• **Task requirements**: In the forum post about the 3-speed Flo-Cycle, rewrite everything from "So here are" down to "R. in Toronto.", swapping "headlight" for "front lamp".

• **Document segment**:
>>>>

# 3-Speed Silver King Flo-Cycle???



## Brian R. (Nov 11, 2015)

I picked this up yesterday for $200 from a woman who rode it around Toronto, Canada (where I live) for the past 30 years. From what I saw in her garage I think it was her only bike. I've been reading the other Flo-Cycle threads to bring myself up to speed but still have many questions. Here is what I can describe about mine: round handlebars and fork stays; brace behind seatpost; fat rear fender stays; a slimmer rear reflector than I've seen on other Flo-Cycles; no kickstand; non-original saddle, broken speedometer; missing light; front tire is Made-in-USA Allstate (original tire?). And, most curiously, it has a 3-speed Sturmey Archer rear hub with internal brake - hand activated, not coaster-brake. The hub is asymmetrical so the left side spokes are shorter than the right. In all photos I've seen in various searches of Flo-Cycles, I've never seen one with a 3-speed cable. The woman I bought it from said she never changed anything on the bike. It's exactly as she bought it used 30 years ago. The rear rim matches the front rim, and both have the same amount of corrosion, which leads me to believe the rear hub was either sold new from Monark, or a dealer upgrade when new.

So here are my questions: Can anyone comment on why mine has a 3-speed hub, could it be a "Canadian model"? Is my bike a 1936 or 1937 model (or if you prefer, early production vs late production)? When did Monark stop making the Flo-Cycle? About how many were made and how many survive? Why does mine have a slimmer rear reflector than other Flo-Cycles? Where did the speedometer cable attach to the bike to measure speed? And finally, what are my chances of finding a streamlined saddle, correct speedometer, and correct headlight? Where is the best place to search for those parts? Thanks. Brian R. in Toronto.

<<<<

• **Extracted information**:
>>>>

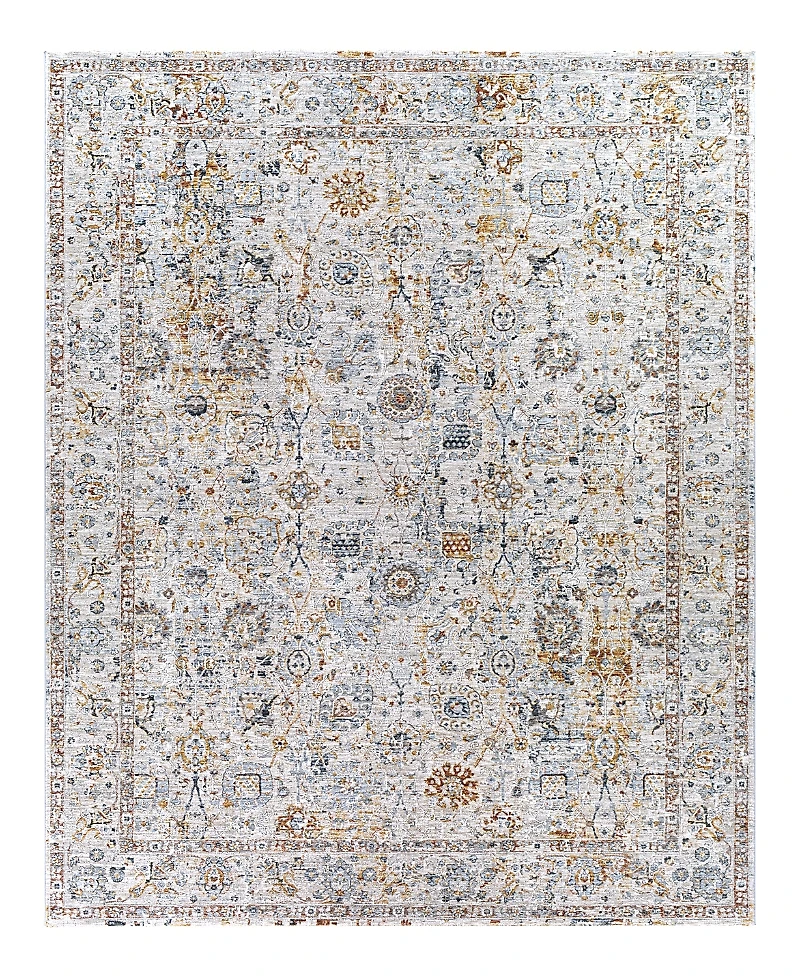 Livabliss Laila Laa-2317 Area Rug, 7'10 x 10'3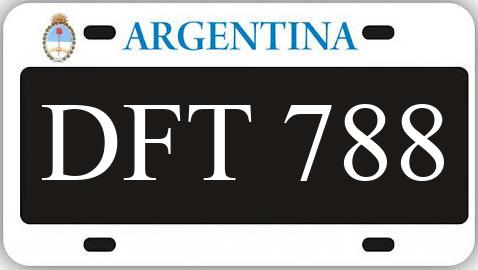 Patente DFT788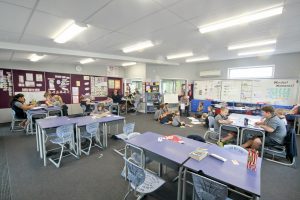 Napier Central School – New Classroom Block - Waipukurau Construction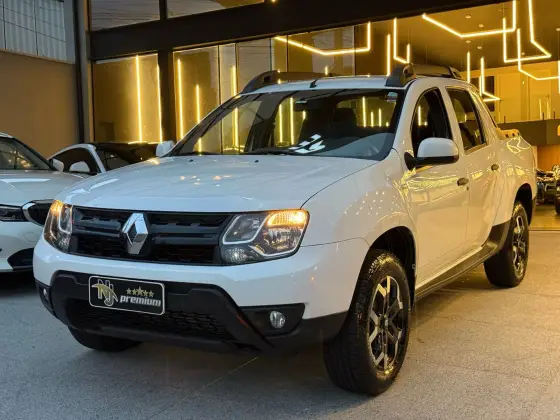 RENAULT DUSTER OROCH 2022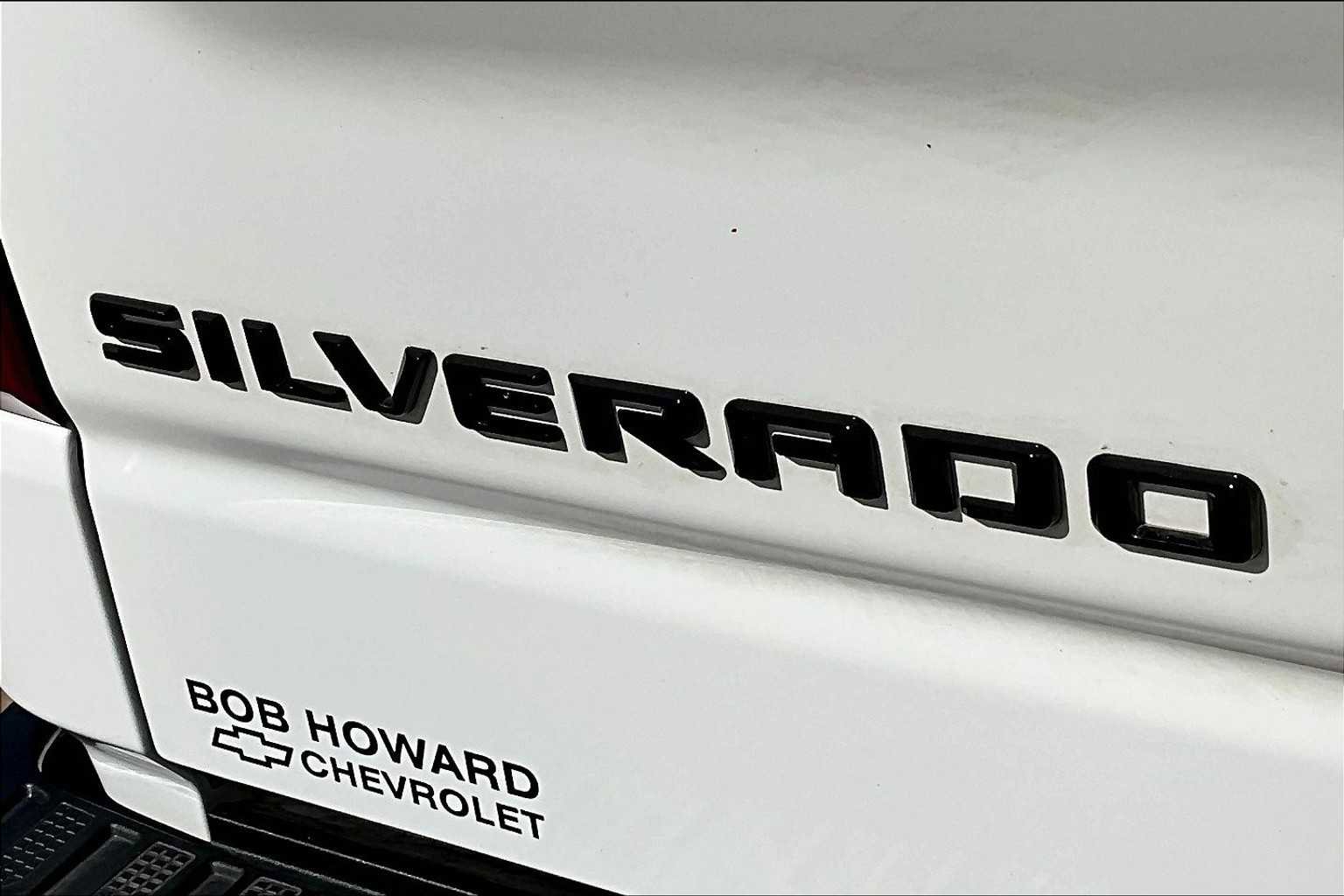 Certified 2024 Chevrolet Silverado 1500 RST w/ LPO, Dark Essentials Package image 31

<<<<
>>>>

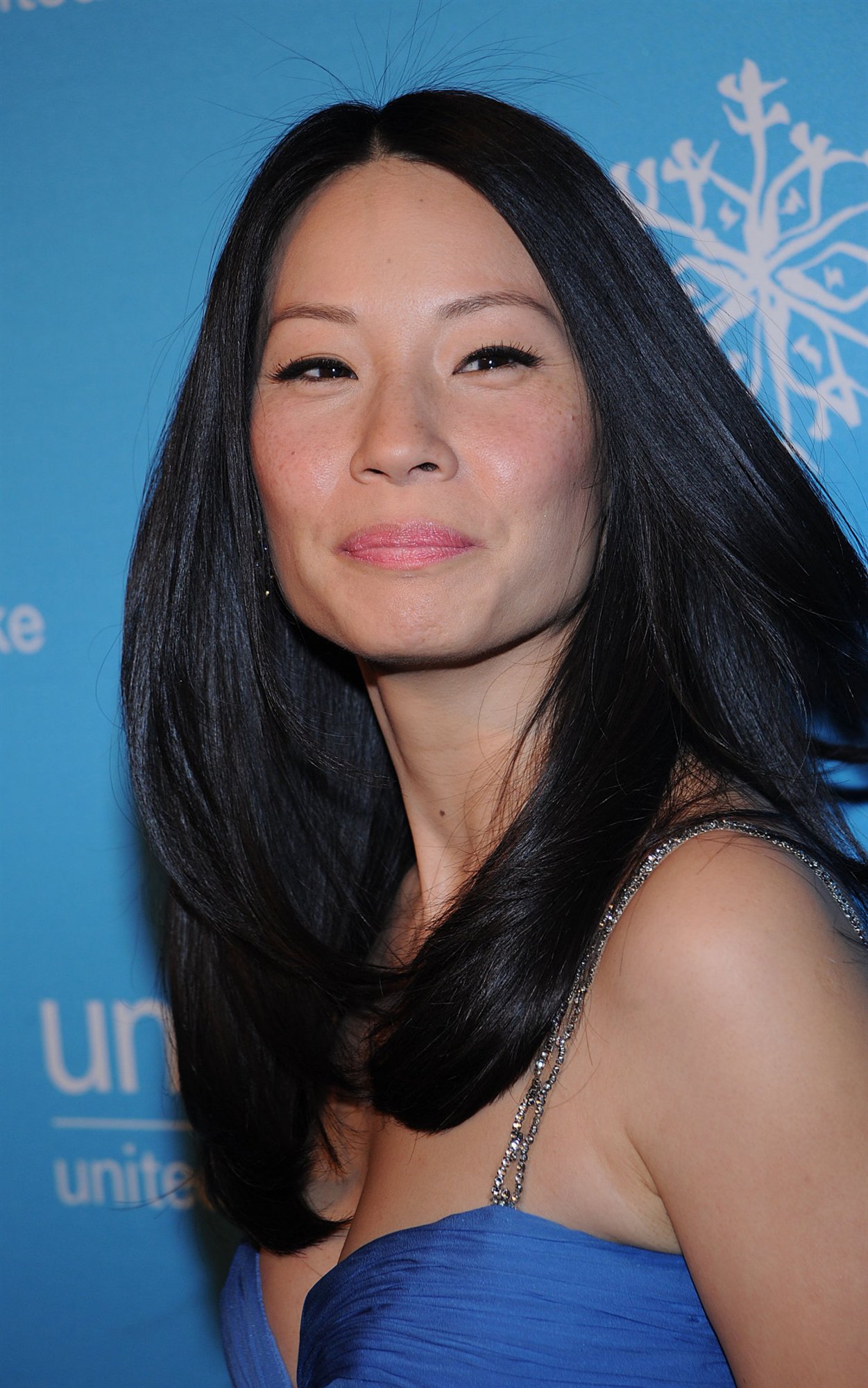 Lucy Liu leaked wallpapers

<<<<

• **Worked solution**:
So here are my questions: Can anyone comment on why mine has a 3-speed hub, could it be a "Canadian model"? Is my bike a 1936 or 1937 model (or if you prefer, early production vs late production)? When did Monark stop making the Flo-Cycle? About how many were made and how many survive? Why does mine have a slimmer rear reflector than other Flo-Cycles? Where did the speedometer cable attach to the bike to measure speed? And finally, what are my chances of finding a streamlined saddle, correct speedometer, and correct front lamp? Where is the best place to search for those parts? Thanks. Brian R. in Toronto.